Après les terres de la désolation au pied du Pic saint Loup sur le passage d’un orage exceptionnel de grêle survenu le 17 août dernier, les producteurs impactés (plus de 150 en Pic saint loup et Grés de Montpellier) cherchent une solution pour sauver leur campagne. L’orage, violent et  totalement inattendu, qui s’est déplacé des Cévennes jusqu’à la mer, a détruit 2 250 hectares de vigne promis à la récolte dans les trois semaines suivantes. Il a transformé les  parcelles en champs de tiges dépourvues de feuilles pour assurer la photosynthèse, bloquant ainsi le processus de maturité des raisons rescapés à quelques semaines de la cueillette dans un terroir de grande qualité et de valorisation grandissante. « Nous allons obtenir l’autorisation d’acheter des raisins hors de l’exploitation.
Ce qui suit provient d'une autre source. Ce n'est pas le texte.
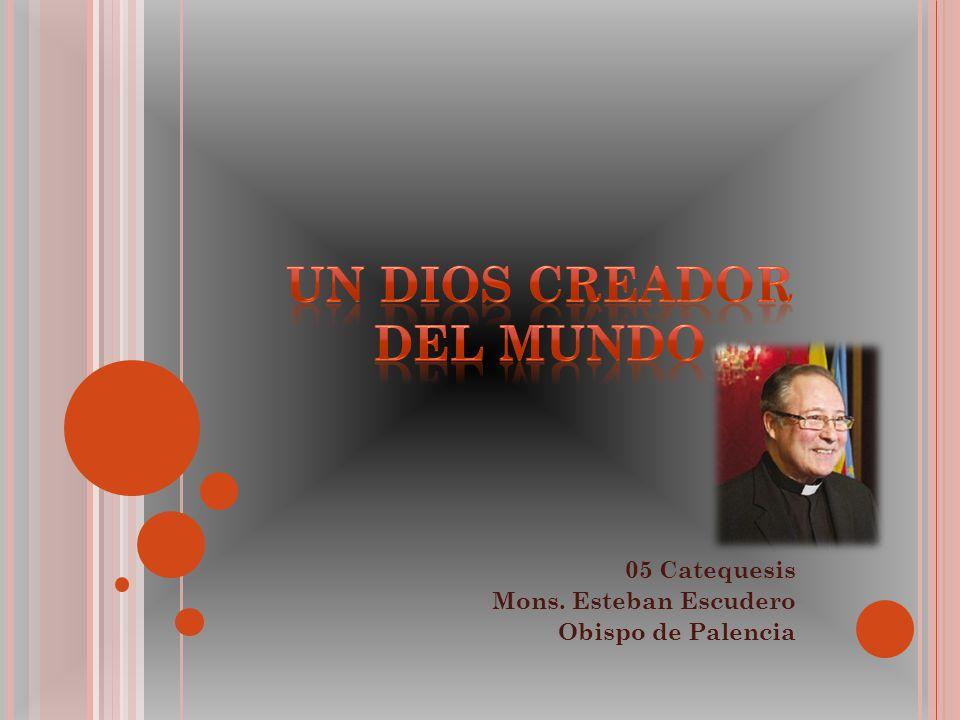 UN DIOS CREADOR DEL MUNDO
Mais encore faut-il en trouver de la ressource puisque beaucoup de producteurs ont eux-mêmes été touchés. On va essayer de vinifier ce qui peut l’être en essayant d’obtenir un onze degré » explique Bernard Nadal, de Château Boisset  dont les vignes exploitées à Valflaunès (Hérault) avec sa fille Christelle ont été détruites à 85%. « Sur le terroir  même de l’appellation, on peut estimer qu’un peu plus de 1 000 hectares ont été gravement touchés, parfois totalement anéantis. Six cents hectares en appellation et environ 500 hectares en IGP. Assurément c’est un coup dur » explique Régis Valentin, le président du syndicat lui aussi  impacté au domaine de Lancyre… Christian Goutorbe (VSB 1568 du 26 août 2016)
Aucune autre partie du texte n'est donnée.